What are you looking for ?
Infinidat
Articles_top

Xinnor xiRAID Efficient RAID for NVMe Drives

Software module of performance to replace any other hardware, hybrid or software RAID

From Xinnor

Since the introduction of NVMe SSD the question of RAID has been ever-present. Traditional technologies haven’t been able to scale proportionally to the speed increase of new devices, so most multi-drive installation relied on mirroring, sacrificing TCO benefits.

Xinnor Xiraid Intro 2210

At Xinnor (Haifa, Israel), we applied our experience in mathematics, software architecture and knowledge of modern CPU, to create a new generation of RAID. A product designed to perform in modern compute and storage environments, a RAID product for NVMe.

Design goals for product were simple:

  • Today the fastest enterprise storage devices in their raw form can deliver up to 2.5 million IO/s and 13GB/s of throughput. We want our RAID groups to deliver at least 90% of these, scaling to dozens of individual devices.

  • Our product need to be usable in disaggregated/composable (CDI) infrastructures with network-attached NVMe storage.

  • Installation and tuning need to be fast and simple.

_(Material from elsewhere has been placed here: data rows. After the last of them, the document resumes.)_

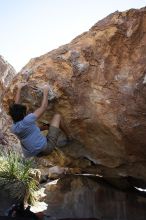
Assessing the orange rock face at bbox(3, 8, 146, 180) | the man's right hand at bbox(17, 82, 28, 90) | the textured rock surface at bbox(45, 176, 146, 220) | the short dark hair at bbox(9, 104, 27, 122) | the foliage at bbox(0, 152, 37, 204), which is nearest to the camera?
the short dark hair at bbox(9, 104, 27, 122)

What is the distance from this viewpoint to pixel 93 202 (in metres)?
9.11

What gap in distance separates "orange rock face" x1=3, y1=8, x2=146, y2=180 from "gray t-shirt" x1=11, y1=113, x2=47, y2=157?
31.4 inches

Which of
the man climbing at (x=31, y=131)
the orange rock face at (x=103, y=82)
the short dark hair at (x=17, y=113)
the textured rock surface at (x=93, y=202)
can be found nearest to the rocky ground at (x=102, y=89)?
the orange rock face at (x=103, y=82)

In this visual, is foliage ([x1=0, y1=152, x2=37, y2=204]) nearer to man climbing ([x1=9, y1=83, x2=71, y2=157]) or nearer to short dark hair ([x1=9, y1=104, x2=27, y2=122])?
man climbing ([x1=9, y1=83, x2=71, y2=157])

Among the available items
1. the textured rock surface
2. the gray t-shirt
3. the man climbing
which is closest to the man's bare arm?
the man climbing

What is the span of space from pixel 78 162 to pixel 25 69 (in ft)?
8.96

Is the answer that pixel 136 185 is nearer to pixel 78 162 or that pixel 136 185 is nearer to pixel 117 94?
pixel 78 162

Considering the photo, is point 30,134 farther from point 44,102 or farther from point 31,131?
point 44,102

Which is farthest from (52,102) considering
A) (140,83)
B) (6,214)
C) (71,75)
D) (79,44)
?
(6,214)

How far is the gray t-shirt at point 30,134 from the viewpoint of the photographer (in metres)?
6.31

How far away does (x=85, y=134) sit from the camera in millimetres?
7555

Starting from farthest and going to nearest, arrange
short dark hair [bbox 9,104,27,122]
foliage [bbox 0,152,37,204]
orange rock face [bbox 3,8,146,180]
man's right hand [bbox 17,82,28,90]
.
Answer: foliage [bbox 0,152,37,204] → man's right hand [bbox 17,82,28,90] → orange rock face [bbox 3,8,146,180] → short dark hair [bbox 9,104,27,122]

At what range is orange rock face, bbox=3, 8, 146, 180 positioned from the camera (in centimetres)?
664

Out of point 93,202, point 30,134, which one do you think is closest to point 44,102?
point 30,134
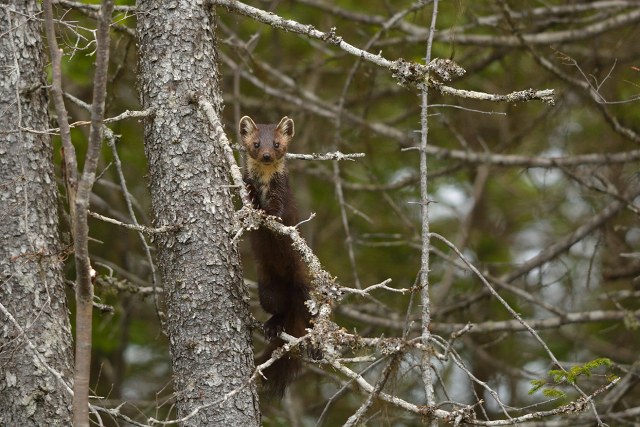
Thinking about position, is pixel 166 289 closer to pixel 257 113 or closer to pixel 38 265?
pixel 38 265

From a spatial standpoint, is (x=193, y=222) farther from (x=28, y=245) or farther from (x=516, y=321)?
(x=516, y=321)

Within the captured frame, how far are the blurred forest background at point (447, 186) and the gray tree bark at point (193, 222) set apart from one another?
3.07 ft

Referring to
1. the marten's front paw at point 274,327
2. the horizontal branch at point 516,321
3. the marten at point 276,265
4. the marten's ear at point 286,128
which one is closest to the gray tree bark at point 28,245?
the marten's front paw at point 274,327

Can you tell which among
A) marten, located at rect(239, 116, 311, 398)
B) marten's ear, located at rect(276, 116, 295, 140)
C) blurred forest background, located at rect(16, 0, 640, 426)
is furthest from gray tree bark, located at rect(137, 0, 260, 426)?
marten's ear, located at rect(276, 116, 295, 140)

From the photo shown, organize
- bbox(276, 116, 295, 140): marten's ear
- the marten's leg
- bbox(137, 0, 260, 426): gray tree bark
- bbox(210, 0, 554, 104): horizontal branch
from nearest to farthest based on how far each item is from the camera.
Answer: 1. bbox(210, 0, 554, 104): horizontal branch
2. bbox(137, 0, 260, 426): gray tree bark
3. the marten's leg
4. bbox(276, 116, 295, 140): marten's ear

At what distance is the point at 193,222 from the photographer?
5.24 metres

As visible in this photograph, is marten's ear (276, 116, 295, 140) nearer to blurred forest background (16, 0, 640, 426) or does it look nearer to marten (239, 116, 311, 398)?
marten (239, 116, 311, 398)

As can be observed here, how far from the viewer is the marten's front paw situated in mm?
6465

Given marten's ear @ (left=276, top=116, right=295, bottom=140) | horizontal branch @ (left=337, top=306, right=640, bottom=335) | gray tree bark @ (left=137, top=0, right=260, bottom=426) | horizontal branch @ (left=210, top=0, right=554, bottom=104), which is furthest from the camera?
horizontal branch @ (left=337, top=306, right=640, bottom=335)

  • We are a service part of a greater infrastructure, so there should be all the necessary APIs to easily integrate our product with the ecosystem.

  • Low CPU and memory footprint. Host resources are precious and they belong to the business application. As a service, we need to be as compact as possible.

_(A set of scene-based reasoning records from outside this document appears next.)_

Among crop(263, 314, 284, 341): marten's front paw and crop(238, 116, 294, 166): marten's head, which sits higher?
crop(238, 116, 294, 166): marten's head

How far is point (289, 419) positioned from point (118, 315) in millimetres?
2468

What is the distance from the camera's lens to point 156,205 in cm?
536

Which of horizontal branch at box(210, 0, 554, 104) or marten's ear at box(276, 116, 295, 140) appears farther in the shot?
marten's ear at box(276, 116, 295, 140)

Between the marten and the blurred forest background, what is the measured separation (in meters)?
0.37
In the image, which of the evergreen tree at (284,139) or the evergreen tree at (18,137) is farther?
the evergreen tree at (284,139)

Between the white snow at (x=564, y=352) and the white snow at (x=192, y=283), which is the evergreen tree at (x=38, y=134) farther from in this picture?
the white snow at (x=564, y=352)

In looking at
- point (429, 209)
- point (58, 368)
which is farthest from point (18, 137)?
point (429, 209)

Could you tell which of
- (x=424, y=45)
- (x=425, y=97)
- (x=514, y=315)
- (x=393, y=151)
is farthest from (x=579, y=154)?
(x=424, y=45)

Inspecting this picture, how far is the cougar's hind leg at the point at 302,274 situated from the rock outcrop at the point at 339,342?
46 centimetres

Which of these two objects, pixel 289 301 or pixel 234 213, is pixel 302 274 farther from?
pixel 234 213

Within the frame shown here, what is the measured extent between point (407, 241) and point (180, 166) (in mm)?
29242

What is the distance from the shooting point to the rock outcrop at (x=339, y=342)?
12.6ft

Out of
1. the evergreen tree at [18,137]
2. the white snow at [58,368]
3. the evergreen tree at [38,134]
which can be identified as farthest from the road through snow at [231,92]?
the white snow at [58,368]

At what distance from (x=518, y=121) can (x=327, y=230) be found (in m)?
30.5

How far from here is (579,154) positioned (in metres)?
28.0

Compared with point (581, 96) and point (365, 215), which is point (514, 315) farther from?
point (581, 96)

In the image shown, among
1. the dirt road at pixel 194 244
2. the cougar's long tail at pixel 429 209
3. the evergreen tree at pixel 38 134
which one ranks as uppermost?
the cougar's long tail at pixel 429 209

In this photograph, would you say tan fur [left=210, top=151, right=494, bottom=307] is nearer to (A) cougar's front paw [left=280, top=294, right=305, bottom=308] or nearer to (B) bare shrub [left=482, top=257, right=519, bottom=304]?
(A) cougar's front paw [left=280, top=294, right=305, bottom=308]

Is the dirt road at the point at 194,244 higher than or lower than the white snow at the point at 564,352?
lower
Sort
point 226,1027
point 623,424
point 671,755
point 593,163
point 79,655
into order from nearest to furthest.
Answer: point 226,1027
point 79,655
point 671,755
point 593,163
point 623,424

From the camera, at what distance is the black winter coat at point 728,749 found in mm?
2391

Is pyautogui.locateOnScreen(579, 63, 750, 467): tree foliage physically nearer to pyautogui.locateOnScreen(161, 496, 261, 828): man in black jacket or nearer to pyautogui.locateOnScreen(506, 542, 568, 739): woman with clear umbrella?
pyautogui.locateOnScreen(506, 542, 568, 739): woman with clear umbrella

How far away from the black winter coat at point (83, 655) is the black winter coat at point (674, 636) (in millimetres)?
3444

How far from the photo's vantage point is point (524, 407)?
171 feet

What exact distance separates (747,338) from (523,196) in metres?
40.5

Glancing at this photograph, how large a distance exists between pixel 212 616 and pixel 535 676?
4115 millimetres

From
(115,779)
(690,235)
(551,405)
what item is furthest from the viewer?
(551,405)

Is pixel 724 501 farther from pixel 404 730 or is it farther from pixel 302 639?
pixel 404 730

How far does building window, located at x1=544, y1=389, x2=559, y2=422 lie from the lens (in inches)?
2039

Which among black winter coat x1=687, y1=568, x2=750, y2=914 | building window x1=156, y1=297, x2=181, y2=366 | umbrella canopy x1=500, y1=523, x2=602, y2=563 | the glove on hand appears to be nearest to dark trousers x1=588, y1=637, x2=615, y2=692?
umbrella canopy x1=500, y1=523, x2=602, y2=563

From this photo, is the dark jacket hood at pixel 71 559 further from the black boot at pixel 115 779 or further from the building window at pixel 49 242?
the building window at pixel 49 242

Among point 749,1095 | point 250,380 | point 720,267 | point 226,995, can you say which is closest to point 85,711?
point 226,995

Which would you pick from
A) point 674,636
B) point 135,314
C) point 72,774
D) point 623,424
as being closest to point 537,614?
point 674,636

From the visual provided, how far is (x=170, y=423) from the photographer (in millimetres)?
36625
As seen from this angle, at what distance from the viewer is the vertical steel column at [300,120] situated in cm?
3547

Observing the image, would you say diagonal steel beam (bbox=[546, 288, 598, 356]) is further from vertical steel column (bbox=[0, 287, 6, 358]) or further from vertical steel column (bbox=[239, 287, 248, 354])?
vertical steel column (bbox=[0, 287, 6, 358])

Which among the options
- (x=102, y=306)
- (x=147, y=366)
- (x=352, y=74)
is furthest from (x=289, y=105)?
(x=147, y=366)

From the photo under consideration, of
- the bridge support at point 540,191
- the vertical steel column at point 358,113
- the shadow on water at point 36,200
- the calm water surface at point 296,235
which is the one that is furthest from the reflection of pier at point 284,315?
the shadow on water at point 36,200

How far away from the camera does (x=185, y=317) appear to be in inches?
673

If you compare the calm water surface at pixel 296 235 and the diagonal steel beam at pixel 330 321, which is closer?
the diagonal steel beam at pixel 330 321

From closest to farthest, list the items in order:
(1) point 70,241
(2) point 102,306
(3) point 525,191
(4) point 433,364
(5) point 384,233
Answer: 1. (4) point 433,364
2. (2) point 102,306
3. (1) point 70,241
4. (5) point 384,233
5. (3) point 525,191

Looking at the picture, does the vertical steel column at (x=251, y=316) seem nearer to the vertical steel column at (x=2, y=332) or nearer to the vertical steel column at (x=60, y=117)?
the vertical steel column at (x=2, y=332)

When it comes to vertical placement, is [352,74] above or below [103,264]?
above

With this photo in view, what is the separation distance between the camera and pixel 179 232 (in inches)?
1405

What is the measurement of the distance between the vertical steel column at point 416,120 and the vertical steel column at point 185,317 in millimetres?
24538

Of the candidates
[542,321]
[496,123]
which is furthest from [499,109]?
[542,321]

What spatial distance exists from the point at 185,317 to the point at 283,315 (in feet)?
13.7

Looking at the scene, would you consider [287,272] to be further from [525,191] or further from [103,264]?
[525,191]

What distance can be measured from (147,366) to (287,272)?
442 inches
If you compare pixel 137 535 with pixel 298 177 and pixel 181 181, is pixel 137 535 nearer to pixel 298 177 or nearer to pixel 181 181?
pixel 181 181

The result of this vision is xiRAID – a simple software module of performance to replace any other hardware, hybrid or software RAID.

Xinnor Xiraid Scheme1 2210

xiRAID in relation to other system components
Before we show the solution, let’s take a closer look at the issue. We’ll run a simple test of 24 NVMe devices grouped together with mdraid, which is a staple software RAID for Linux along with its sibling, Intel VROC. Let’s put some random 4k read workload on our bench configuration detailed below:

Xinnor Xiraid Scheme2 2210

We observe our test performance hitting a wall just below 2 million IO/s. Launching htop we can visualize the issue – some CPU cores are running at 100% load or close to it, some are idle.

Click to enlarge

Xinnor Xiraid Scheme3 2210

What we have now is an unbalanced storage subsystem that is prone to bottlenecks. Add a business application on top of this, and you have a CPU-starved app competing with a CPU-hungry storage service, pushing each other down on the performance chart.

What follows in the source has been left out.